CONSIGNE DE TRAVAIL A: Résumez l'extrait en deux phrases.
CONSIGNE DE TRAVAIL B: Selon l'extrait, combien de temps a duré « la situation exceptionnelle » ?

J-*, c'est ce que je me dis maintenant, J-* avant beaucoup de choses. Quelques jours avant la fin de saison, avant de pouvoir profiter d'un soir normal, d'une personne normale. Un soir où je sortirais, où je verrais le monde sans me dire: "Maintenant, je suis au service des gens, sans identité & sans visage, maintenant, je suis l'homme-objet souriant, se pliant à vos désirs."
Des projets, qui explosent, qui germent, trop longtemps retenus par... Par quoi au fait? Qu'est-ce qui a bien pu me bloquer autant?

Lui? A être trop "brave", on le paye un jour ou l'autre... On aide, c'est normal. On l'héberge, on dit: "Ne débourse rien, je te trouve un travail, je te loge, garde tes sous & épanoui toi..." Mise-à-part qu'on en profite, on tire. La situation exceptionnelle a duré 9 mois... - Le temps d'une grossesse, même si dans ce cas-là, elle ne doit être que nerveuse- Il se payait des gadgets, des fringues, alors que je ne pouvais même pas oser faire la même chose tellement la ceinture était serrée. Alors, on bave, on rumine, on prend sur soi... Sauf quand les choses vont trop loin. Mais Monsieur est susceptible, Monsieur n'accepte pas les remarques... Et moi, je le sais, je ne parles pas assez. Chez moi, n'était plus chez moi, je ne reconnaissais plus rien, plus cette amas d'objets désordonnés qui ne sont pas les miens. Les défauts d'une relation de couple sans les avantages - Je ne peux même pas dire qu'il embrasse mal, puisqu'il n'est pas mon genre de femme... Trop barbu. -
- "Tu es bien morose ces temps-ci. Tu n'as plus cette étincelle."

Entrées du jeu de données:
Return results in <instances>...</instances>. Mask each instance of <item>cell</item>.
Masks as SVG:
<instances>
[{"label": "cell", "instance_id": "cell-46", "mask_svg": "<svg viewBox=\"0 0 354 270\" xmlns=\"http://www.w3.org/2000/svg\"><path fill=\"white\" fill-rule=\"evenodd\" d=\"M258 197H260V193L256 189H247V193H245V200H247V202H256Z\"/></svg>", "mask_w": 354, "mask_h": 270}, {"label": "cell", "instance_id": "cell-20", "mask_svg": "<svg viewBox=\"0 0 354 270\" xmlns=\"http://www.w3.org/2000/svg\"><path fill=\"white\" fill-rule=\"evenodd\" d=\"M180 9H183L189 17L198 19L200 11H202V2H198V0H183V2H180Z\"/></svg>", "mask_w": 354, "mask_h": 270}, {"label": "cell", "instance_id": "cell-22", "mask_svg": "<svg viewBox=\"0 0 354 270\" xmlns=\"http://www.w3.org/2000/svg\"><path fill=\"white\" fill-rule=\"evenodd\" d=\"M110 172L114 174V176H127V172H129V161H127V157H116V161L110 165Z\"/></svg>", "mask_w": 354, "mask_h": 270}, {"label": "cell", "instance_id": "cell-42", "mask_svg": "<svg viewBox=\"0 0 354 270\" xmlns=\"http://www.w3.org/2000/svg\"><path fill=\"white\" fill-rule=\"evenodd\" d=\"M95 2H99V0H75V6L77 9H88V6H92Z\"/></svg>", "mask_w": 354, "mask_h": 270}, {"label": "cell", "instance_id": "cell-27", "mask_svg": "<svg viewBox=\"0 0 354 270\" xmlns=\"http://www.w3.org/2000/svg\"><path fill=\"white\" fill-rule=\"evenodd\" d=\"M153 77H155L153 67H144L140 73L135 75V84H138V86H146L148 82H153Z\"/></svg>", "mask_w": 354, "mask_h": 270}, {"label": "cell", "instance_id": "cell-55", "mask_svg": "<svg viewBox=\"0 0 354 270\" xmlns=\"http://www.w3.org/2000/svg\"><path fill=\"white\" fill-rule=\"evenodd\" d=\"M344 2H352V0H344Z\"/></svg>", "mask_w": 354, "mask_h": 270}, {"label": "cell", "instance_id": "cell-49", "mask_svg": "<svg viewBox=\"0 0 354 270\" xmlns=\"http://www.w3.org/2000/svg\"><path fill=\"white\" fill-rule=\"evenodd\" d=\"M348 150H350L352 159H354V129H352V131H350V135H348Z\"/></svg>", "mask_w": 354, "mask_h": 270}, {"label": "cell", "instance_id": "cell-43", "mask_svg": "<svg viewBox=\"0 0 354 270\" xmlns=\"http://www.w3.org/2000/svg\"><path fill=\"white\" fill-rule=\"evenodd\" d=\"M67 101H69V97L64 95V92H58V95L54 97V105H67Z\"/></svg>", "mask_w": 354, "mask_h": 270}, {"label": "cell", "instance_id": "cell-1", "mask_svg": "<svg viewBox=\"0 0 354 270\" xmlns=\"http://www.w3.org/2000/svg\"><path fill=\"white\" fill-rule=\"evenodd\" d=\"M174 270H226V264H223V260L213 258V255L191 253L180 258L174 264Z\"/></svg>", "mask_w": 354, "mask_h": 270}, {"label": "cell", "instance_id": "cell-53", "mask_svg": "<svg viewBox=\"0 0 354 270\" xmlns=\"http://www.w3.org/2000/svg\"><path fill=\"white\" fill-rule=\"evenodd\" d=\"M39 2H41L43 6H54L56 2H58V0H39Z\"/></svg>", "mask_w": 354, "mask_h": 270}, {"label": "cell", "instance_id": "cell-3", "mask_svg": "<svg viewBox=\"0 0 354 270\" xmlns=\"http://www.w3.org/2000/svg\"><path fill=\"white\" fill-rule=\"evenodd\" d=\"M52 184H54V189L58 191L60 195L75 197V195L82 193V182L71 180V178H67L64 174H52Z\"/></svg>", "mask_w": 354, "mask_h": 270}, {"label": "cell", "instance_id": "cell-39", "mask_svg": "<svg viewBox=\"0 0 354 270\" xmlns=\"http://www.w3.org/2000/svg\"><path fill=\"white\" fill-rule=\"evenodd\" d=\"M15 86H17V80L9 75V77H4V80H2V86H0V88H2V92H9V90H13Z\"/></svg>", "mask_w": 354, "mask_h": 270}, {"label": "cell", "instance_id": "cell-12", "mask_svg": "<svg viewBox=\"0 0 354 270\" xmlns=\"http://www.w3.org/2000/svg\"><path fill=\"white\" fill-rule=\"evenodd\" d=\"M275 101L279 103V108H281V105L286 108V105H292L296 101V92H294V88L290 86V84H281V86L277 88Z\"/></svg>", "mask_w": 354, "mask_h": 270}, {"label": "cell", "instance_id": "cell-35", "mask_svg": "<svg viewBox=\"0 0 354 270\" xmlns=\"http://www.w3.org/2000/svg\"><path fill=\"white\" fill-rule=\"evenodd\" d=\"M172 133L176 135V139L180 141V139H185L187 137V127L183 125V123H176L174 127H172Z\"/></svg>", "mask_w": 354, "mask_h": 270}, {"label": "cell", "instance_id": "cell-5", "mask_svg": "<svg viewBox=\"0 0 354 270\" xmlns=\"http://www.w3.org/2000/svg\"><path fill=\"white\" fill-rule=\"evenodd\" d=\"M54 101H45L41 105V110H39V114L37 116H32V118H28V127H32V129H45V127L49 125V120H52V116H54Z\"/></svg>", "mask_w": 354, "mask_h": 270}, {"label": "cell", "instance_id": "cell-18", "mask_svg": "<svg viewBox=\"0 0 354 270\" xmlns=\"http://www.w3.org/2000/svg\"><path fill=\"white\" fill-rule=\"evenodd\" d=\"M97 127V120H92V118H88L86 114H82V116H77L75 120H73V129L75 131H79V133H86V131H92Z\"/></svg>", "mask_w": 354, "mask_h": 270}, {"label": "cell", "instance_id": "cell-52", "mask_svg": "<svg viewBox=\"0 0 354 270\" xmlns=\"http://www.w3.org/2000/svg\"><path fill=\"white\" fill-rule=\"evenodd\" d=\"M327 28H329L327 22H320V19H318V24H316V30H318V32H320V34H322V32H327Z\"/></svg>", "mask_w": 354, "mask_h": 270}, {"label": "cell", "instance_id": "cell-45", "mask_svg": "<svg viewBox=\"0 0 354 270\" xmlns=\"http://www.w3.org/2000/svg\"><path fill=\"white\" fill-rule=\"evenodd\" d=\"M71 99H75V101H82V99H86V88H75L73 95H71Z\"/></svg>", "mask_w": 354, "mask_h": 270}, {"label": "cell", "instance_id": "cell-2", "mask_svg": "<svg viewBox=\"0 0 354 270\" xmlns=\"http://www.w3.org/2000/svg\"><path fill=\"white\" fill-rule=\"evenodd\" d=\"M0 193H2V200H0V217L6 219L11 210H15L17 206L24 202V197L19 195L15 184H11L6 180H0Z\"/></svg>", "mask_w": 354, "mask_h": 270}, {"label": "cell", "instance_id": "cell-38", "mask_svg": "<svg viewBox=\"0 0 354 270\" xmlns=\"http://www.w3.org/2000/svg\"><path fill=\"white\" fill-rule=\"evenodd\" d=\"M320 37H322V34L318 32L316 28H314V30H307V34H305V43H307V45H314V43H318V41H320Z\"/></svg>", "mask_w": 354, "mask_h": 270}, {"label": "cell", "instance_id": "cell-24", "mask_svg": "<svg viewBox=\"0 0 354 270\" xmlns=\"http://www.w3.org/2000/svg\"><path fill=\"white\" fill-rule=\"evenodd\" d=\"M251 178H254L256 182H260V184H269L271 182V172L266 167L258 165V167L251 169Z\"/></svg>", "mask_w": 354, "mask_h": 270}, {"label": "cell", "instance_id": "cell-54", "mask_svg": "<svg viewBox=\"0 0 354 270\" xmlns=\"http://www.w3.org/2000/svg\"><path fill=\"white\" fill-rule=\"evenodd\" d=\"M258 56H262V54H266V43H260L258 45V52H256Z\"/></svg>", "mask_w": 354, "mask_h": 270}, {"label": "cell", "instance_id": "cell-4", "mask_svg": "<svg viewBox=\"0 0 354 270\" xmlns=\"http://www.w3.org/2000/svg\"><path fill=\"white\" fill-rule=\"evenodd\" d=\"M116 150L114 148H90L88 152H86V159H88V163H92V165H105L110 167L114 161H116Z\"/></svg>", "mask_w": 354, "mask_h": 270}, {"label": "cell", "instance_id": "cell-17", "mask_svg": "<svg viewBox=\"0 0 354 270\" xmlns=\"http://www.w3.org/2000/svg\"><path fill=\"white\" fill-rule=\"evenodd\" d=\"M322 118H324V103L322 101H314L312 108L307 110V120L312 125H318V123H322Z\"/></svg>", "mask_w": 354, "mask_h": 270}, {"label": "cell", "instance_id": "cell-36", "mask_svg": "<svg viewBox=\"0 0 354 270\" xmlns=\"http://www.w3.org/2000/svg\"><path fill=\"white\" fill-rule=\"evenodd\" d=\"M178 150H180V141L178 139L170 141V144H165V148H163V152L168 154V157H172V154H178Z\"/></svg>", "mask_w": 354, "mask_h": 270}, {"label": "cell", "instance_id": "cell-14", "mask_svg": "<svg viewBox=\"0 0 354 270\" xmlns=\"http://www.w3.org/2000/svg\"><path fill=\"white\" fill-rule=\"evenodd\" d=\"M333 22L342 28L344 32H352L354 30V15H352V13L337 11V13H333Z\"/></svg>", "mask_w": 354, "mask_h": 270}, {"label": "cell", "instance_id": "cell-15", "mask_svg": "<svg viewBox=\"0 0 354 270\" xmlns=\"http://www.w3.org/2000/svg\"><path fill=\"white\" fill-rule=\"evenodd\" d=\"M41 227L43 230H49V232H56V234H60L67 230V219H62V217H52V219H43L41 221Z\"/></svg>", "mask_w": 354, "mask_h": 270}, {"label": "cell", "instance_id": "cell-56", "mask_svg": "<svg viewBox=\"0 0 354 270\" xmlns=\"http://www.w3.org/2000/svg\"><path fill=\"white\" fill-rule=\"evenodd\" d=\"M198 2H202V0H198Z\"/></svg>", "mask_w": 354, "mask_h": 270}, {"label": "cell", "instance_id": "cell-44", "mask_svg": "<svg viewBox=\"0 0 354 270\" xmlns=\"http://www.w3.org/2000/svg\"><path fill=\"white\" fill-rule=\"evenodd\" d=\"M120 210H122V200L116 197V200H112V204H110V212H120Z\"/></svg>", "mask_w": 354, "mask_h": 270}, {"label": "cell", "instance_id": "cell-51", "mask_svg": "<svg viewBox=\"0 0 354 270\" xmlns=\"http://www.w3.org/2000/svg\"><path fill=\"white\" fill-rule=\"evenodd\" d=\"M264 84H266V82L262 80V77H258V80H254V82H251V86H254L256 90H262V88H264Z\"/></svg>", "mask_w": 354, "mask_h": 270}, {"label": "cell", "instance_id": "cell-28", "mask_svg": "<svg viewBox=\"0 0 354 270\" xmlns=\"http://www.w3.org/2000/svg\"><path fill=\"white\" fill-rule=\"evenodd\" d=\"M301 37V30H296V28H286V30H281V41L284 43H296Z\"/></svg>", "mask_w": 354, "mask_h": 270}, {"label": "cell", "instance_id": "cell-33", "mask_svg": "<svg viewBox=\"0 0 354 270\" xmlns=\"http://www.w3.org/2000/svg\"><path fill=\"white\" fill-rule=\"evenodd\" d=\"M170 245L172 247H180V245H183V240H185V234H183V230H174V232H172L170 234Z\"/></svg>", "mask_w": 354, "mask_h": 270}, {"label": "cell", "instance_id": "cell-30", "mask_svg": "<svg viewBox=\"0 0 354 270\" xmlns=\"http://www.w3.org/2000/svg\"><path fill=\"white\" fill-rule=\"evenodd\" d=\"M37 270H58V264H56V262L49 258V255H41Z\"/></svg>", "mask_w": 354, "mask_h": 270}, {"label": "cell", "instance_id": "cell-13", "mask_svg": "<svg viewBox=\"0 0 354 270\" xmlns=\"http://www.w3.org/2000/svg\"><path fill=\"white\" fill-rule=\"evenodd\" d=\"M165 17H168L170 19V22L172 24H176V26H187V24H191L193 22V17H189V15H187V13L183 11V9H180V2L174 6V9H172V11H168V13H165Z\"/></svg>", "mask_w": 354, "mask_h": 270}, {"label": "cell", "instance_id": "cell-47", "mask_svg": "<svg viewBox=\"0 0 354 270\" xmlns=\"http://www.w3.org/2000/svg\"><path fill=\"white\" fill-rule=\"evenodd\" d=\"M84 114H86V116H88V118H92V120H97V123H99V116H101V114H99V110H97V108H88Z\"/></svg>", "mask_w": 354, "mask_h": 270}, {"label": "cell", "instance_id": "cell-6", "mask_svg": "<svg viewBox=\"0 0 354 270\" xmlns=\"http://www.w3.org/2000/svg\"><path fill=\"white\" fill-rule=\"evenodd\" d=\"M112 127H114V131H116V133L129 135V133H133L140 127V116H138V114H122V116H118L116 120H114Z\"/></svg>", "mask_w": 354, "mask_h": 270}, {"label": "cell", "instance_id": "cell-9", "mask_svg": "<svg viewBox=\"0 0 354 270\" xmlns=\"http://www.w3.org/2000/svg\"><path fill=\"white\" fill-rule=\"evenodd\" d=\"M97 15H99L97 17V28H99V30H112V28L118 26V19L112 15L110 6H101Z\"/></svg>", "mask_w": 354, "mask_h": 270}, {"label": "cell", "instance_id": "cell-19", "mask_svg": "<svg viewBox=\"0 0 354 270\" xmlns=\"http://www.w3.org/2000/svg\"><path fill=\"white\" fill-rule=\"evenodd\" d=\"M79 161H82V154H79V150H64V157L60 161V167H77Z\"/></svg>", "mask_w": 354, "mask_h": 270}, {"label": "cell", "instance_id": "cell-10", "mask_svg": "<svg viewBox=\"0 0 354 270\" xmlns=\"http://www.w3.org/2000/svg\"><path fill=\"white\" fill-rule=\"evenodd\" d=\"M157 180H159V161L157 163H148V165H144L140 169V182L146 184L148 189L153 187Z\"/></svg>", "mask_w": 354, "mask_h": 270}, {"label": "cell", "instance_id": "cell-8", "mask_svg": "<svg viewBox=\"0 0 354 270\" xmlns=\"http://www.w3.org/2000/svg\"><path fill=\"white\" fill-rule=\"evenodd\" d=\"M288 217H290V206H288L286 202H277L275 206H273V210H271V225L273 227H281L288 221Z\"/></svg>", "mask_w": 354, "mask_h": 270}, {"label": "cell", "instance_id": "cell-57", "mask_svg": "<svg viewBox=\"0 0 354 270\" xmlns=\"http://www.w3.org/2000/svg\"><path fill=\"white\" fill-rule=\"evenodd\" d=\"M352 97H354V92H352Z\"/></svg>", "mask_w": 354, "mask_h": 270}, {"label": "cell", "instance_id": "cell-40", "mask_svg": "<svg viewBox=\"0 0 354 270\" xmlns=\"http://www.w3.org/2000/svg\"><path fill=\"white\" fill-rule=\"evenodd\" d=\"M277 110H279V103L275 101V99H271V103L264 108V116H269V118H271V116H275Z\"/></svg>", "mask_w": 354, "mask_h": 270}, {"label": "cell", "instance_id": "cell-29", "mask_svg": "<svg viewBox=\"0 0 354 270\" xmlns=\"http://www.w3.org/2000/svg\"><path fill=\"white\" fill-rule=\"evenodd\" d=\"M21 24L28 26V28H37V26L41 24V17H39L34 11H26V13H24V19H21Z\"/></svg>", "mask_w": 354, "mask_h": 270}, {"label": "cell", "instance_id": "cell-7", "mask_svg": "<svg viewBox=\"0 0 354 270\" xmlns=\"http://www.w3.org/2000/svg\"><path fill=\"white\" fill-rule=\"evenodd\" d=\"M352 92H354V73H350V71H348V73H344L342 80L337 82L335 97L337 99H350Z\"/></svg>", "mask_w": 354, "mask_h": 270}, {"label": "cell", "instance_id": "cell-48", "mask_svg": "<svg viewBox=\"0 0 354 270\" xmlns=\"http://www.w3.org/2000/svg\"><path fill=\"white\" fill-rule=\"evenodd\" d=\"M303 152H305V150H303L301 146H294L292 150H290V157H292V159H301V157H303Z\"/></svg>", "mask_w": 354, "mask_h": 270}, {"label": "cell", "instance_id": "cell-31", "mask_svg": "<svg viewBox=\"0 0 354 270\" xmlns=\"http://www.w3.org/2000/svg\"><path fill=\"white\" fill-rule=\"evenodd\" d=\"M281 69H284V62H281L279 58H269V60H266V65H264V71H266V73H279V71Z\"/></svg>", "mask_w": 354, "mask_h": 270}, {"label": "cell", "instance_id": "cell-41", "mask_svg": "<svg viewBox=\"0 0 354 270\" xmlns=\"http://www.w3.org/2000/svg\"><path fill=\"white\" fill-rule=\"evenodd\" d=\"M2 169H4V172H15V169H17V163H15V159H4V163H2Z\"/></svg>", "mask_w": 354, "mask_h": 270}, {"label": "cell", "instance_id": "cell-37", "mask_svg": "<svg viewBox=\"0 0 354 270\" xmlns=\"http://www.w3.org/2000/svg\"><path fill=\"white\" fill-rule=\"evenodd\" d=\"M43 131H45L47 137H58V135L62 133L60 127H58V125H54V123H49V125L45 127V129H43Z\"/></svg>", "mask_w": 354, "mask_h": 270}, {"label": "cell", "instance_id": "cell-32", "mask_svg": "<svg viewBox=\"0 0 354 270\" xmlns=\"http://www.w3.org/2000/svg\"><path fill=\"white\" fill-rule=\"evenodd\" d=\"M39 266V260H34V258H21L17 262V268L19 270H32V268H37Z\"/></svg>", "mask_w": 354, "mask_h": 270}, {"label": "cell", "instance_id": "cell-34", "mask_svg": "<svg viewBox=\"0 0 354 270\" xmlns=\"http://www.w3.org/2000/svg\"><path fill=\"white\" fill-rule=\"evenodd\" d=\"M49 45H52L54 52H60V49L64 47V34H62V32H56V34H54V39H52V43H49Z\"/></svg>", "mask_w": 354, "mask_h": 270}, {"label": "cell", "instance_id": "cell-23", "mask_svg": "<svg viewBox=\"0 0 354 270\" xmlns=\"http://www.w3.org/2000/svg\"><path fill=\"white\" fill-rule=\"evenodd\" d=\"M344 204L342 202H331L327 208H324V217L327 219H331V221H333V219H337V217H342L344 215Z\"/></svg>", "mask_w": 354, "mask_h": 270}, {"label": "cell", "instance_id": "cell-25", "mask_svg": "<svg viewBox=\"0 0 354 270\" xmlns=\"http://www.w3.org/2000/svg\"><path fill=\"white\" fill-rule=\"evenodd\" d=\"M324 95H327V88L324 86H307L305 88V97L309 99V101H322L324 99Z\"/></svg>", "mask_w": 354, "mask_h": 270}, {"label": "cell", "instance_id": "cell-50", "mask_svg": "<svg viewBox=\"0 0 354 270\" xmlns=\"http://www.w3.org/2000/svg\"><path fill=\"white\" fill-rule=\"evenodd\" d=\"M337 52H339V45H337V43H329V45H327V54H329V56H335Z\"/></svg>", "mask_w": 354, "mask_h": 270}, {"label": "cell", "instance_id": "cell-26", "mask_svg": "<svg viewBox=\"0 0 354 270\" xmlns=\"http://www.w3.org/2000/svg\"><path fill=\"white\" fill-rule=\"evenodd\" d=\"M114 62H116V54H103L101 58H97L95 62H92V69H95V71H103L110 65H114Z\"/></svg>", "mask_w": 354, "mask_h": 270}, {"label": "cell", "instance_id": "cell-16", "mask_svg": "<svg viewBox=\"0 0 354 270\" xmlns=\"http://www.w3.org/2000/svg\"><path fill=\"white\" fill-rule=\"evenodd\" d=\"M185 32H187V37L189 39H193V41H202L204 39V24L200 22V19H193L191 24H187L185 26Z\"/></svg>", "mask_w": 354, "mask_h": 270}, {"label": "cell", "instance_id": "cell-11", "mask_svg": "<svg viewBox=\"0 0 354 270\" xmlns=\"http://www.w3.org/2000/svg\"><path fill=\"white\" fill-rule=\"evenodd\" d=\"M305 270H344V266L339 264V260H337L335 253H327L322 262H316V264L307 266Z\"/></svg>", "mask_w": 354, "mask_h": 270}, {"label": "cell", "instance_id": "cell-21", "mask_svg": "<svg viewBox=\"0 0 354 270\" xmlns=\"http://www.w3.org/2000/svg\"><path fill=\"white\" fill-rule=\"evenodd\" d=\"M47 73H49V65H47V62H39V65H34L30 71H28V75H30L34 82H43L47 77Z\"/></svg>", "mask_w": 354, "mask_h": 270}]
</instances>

RÉPONSE RÉDIGÉE A: La personne qui écrit compte les jours avant la fin de la saison, où elle ne sera plus au service des gens, sans identité ni visage. Elle raconte avoir logé pendant neuf mois quelqu'un qui, sans rien débourser, s'offrait gadgets et vêtements pendant qu'elle-même devait se serrer la ceinture, au point de ne plus se sentir chez elle.

RÉPONSE RÉDIGÉE B: Elle a duré neuf mois.